До конца своих дней отец был счастлив и благодарен жизни. Человек непритязательный, он очень не любил выставлять себя напоказ. Он имел склонность упражнять свой ум и свое тело, биться над всякими хитрыми задачами. Но борьба за существование наводила на него скуку. То же можно сказать и о моем старшем брате Фрэнке. Нам с Фредом это тоже было свойственно, но жизнь обошлась с нами так неласково, так с первых шагов нас унижала, что нам оставалось только собраться с силами, изготовиться для битвы и, сжав зубы, бороться, побеждая себя, пока не удалось вырваться на свободу. Хорошо это было для нас или плохо?

Я склонен думать, что плохо. Ведь страсть к приобретательству и накоплению, расчетливость, стремление во что бы ни стало выбиться в люди одинаково чужды нам всем четверым. Это не в наших традициях, не в нашей природе, не в нашей крови. Мы способны хорошо работать, действовать в команде, но не умеем продавать, торговаться, ждать удобного случая, скупать вещи, чтобы со временем повыгоднее их продать, не умеем копить. В мире частной собственности мы ничего не заимели. Нас оттерли более предприимчивые. Сосредоточиться на этой стороне жизни для нас значило изменить самим себе. Мне повезло, поскольку у меня появились деньги. Я их сохранил, и мои дела тридцать лет подряд умело вела весьма сведущая жена. Но, думается, большие способности, которыми обладал мой брат Фред, были задавлены необходимостью копить деньги и вести торговлю.

В обществе, в котором жизненные блага достаются тем, у кого сильнее всего развит хватательный инстинкт и потребность урвать и сохранять то, что урвал, таланты моего отца и богатые юмор и воображение моего брата Фрэнка пропали втуне.

В мире конкуренции и приобретательства люди моего склада оказываются вытесненными на обочину людьми пробивными и ловкими. Одной из важных причин моей симпатии к социализму, все более крепнувшей во мне, было более или менее осознанное желание опередить ловкачей и деляг и очистить мир для людей с чувством ответственности, честных, надежных и творческих. В своей книге «Труд, богатство и счастье человечества» я написал о некоем хлыще — типе, подобно крысе, мне отвратительном, от чьего приближения меня воротит. Я, естественно, предпочитаю людей своего склада и верю, что в конце концов мы восторжествуем, ведь людям дано одолеть крыс. Мы строители, и построенное нами будет стоять века.

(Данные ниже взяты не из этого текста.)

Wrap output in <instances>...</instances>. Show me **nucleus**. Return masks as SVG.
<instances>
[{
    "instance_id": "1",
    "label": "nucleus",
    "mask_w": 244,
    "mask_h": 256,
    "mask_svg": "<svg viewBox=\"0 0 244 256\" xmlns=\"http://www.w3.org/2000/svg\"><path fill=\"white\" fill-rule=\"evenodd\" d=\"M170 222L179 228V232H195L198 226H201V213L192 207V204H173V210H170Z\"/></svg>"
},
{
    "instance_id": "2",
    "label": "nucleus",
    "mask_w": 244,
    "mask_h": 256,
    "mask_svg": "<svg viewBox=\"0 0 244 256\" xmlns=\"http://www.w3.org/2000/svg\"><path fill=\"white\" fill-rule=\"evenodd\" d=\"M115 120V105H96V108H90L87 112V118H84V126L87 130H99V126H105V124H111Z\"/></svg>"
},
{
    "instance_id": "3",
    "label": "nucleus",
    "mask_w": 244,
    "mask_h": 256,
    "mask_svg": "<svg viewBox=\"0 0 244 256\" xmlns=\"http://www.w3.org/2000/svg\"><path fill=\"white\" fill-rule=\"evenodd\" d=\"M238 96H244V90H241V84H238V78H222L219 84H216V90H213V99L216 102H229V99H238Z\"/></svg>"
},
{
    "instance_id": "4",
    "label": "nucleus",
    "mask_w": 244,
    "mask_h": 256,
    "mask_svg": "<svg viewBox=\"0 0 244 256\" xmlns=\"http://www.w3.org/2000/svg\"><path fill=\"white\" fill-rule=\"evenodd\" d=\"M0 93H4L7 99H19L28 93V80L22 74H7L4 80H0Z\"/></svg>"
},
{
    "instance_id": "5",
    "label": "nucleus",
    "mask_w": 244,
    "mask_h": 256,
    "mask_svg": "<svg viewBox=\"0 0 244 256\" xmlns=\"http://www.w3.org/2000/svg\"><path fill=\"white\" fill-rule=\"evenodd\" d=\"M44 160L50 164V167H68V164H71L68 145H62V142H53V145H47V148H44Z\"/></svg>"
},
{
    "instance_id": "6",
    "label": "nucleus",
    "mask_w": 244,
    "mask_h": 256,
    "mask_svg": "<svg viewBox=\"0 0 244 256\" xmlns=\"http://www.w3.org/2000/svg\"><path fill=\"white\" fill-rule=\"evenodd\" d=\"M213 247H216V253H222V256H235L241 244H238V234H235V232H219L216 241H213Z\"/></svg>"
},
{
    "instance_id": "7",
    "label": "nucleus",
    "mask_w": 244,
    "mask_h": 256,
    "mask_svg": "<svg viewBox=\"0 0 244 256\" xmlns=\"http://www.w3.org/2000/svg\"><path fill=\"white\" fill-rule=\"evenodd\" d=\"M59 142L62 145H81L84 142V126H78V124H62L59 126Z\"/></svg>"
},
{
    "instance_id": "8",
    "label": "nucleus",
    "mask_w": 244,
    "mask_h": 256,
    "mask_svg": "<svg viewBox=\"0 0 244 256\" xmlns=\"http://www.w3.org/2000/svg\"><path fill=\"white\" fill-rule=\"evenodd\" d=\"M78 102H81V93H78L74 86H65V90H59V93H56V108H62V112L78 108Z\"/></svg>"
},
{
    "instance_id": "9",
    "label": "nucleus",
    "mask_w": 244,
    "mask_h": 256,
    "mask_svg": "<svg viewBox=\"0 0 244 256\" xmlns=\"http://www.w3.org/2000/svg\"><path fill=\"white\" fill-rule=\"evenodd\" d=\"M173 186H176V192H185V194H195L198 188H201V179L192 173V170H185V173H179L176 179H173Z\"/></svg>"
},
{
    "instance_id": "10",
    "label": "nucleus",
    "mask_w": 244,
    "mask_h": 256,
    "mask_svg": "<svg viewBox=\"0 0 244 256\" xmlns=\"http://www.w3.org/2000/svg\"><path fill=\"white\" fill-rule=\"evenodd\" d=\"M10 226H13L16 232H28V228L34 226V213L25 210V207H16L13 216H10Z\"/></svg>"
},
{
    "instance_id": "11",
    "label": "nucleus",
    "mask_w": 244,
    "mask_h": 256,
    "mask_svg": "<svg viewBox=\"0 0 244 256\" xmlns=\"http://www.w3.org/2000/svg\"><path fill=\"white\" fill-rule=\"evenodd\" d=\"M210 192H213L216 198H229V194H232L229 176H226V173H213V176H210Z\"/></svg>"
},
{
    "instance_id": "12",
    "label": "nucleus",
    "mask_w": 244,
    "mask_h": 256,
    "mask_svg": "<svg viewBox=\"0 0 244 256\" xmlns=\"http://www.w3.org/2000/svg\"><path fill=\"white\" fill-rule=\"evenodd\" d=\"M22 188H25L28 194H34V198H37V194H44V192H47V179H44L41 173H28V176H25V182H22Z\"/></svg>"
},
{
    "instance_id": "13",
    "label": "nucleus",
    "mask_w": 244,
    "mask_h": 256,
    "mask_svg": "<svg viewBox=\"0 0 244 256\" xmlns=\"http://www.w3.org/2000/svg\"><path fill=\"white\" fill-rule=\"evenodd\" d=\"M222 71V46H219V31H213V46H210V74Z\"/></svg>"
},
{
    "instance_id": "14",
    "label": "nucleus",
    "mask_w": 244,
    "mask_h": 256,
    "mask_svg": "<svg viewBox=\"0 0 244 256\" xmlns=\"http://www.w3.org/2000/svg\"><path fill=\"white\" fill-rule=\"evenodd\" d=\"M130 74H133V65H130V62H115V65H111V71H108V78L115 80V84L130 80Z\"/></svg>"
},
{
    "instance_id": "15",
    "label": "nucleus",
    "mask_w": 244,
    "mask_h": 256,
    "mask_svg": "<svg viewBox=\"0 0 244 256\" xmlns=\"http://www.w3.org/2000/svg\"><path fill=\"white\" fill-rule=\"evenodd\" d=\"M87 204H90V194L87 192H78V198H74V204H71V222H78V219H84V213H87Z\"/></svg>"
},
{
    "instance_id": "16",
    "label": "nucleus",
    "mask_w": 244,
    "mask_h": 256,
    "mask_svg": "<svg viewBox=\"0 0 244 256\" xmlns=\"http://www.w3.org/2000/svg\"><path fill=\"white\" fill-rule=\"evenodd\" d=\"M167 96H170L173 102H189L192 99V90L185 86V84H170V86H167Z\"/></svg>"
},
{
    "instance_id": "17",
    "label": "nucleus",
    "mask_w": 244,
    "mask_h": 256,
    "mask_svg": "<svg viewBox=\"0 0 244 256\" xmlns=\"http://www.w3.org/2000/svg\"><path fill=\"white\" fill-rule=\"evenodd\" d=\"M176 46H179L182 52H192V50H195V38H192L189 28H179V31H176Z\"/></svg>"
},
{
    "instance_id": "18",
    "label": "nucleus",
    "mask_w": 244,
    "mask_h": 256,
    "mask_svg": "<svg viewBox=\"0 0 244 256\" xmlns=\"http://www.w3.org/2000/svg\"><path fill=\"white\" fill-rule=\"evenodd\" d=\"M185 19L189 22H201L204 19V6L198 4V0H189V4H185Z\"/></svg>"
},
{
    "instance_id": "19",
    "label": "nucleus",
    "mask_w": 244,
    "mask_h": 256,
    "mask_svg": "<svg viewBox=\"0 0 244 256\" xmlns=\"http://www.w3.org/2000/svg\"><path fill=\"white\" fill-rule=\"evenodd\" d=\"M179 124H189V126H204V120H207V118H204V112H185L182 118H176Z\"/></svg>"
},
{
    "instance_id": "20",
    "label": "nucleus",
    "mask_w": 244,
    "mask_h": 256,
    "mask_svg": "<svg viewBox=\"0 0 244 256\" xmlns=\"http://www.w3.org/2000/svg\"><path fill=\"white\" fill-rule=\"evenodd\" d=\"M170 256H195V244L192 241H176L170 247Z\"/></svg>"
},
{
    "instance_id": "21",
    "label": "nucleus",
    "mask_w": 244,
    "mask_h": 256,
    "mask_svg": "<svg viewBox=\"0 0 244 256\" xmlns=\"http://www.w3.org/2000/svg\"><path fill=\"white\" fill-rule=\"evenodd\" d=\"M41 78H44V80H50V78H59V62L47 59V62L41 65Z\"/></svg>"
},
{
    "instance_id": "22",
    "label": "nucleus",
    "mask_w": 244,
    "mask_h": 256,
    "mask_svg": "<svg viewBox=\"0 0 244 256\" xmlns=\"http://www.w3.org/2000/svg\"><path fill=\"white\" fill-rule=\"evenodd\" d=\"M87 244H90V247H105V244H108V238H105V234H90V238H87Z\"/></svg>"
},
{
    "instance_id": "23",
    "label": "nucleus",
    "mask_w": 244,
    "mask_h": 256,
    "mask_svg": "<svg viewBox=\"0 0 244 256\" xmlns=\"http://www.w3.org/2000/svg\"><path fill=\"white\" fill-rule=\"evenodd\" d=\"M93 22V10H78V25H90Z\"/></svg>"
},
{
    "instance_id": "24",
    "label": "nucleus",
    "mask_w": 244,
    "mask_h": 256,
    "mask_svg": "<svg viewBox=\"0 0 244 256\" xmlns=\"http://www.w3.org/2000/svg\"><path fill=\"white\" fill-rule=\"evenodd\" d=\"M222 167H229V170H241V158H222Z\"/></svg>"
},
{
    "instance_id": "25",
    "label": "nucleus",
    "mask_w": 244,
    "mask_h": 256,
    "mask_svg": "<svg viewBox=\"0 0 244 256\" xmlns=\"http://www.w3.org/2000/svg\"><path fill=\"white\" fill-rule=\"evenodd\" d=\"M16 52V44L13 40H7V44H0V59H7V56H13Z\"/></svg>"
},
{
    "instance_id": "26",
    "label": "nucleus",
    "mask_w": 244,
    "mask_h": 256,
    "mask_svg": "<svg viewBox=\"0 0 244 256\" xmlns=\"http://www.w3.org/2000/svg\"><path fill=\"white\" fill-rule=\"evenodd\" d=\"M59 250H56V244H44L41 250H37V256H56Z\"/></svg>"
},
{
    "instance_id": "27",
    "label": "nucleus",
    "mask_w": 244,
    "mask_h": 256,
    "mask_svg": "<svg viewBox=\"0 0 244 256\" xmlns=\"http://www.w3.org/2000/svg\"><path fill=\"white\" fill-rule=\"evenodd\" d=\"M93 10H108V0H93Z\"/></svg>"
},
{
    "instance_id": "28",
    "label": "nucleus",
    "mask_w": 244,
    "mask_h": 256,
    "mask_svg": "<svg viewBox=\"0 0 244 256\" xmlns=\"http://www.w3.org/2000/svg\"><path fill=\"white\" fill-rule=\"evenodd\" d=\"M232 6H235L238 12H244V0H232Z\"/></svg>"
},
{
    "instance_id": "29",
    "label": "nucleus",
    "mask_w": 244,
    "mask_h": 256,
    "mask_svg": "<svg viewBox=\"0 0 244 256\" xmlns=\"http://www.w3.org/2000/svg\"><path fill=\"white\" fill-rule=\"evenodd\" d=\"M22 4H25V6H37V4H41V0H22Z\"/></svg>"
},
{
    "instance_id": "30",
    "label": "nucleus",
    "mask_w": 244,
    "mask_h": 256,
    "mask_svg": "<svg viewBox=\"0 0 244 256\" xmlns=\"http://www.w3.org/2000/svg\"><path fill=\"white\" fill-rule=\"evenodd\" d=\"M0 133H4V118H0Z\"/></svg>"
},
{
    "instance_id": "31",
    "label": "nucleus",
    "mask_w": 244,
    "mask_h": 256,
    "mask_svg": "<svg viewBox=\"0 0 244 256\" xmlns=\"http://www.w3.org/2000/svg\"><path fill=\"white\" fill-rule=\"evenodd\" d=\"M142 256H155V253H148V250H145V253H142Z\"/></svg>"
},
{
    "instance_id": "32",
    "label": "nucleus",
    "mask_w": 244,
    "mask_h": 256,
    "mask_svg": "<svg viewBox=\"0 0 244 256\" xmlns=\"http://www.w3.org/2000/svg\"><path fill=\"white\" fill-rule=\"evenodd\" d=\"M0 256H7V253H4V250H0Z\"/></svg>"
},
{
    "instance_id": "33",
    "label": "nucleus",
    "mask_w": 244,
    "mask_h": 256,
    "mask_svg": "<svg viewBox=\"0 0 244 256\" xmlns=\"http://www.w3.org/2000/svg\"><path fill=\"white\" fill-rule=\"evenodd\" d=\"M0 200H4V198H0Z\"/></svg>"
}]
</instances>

Но на протяжении тысяч поколений, да и поныне, востроглазые, быстроногие, лезущие из всех нор крысы, куда ни глянешь, берут над нами верх, заселяют наши дома, пожирают нашу пищу, паразитируют на нас: они умело прячутся, шныряют взад и вперед, мешают нам существовать, реализовать наши способности, добиться поставленных целей, они отнимают у нас нам принадлежащее, губят миллионы хороших людей.

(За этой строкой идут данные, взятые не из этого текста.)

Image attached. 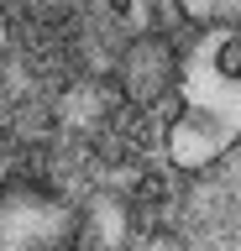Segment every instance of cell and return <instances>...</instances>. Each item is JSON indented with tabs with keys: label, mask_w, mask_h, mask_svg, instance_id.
<instances>
[{
	"label": "cell",
	"mask_w": 241,
	"mask_h": 251,
	"mask_svg": "<svg viewBox=\"0 0 241 251\" xmlns=\"http://www.w3.org/2000/svg\"><path fill=\"white\" fill-rule=\"evenodd\" d=\"M178 115L168 126V162L178 173L215 168L241 141V26H210L178 58Z\"/></svg>",
	"instance_id": "1"
},
{
	"label": "cell",
	"mask_w": 241,
	"mask_h": 251,
	"mask_svg": "<svg viewBox=\"0 0 241 251\" xmlns=\"http://www.w3.org/2000/svg\"><path fill=\"white\" fill-rule=\"evenodd\" d=\"M79 241V215L48 188H5L0 194V251H68Z\"/></svg>",
	"instance_id": "2"
},
{
	"label": "cell",
	"mask_w": 241,
	"mask_h": 251,
	"mask_svg": "<svg viewBox=\"0 0 241 251\" xmlns=\"http://www.w3.org/2000/svg\"><path fill=\"white\" fill-rule=\"evenodd\" d=\"M121 89L131 105H158L162 94L178 89V52L158 31H136L121 52Z\"/></svg>",
	"instance_id": "3"
},
{
	"label": "cell",
	"mask_w": 241,
	"mask_h": 251,
	"mask_svg": "<svg viewBox=\"0 0 241 251\" xmlns=\"http://www.w3.org/2000/svg\"><path fill=\"white\" fill-rule=\"evenodd\" d=\"M131 220H126V204L121 199H95L89 204V215H84L79 235L89 251H121V241H126Z\"/></svg>",
	"instance_id": "4"
},
{
	"label": "cell",
	"mask_w": 241,
	"mask_h": 251,
	"mask_svg": "<svg viewBox=\"0 0 241 251\" xmlns=\"http://www.w3.org/2000/svg\"><path fill=\"white\" fill-rule=\"evenodd\" d=\"M178 11L194 26H241V0H178Z\"/></svg>",
	"instance_id": "5"
},
{
	"label": "cell",
	"mask_w": 241,
	"mask_h": 251,
	"mask_svg": "<svg viewBox=\"0 0 241 251\" xmlns=\"http://www.w3.org/2000/svg\"><path fill=\"white\" fill-rule=\"evenodd\" d=\"M5 42H11V26H5V16H0V52H5Z\"/></svg>",
	"instance_id": "6"
}]
</instances>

Отец окончил свои дни в маленьком домике в Лиссе, который я для него снял, а потом купил, и моя мать и старший брат поселились тогда вместе с ним. По мере того как я все больше начинал преуспевать, мне удалось мало-помалу улучшить положение семьи, разумеется, учитывая их скромные потребности; мой брат Фред, когда вернулся из Южной Африки, настоял на том, чтобы нести свою долю ответственности. Когда я восстал против рабства в мануфактурном магазине, мои вопли подействовали и на моего старшего брата, который не пожелал оставаться суконщиком. Он заимствовал свой идеал деревенской жизни из «Брейсбридж-холла» Вашингтона Ирвинга и поселился с моим отцом сперва в Рогейте, а потом в Лиссе и шатался по деревням, чиня часы, торгуя ими, сталкиваясь с самыми разными людьми и болтая с ними. Дело не слишком прибыльное, но для него интересное, и он чувствовал себя свободным человеком. Что-то от моего брата есть в мистере Полли — я говорю о характере, а не о сюжете книги. Отец по временам играл в «наполеон», а чаще — на биллиарде в клубной комнате в Лиссе. Мать сидела, мечтала, поглядывала из верхнего окошка на прохожих, писала чопорные письмеца нам с Фредди, одевалась все больше и больше как королева Виктория, посещала церковные службы и причащалась, хотя в Лиссе и пропускала вечерни, поскольку считала, что в них есть что-то от Высокой церкви — свечи, пышные одеяния священников, чтение нараспев.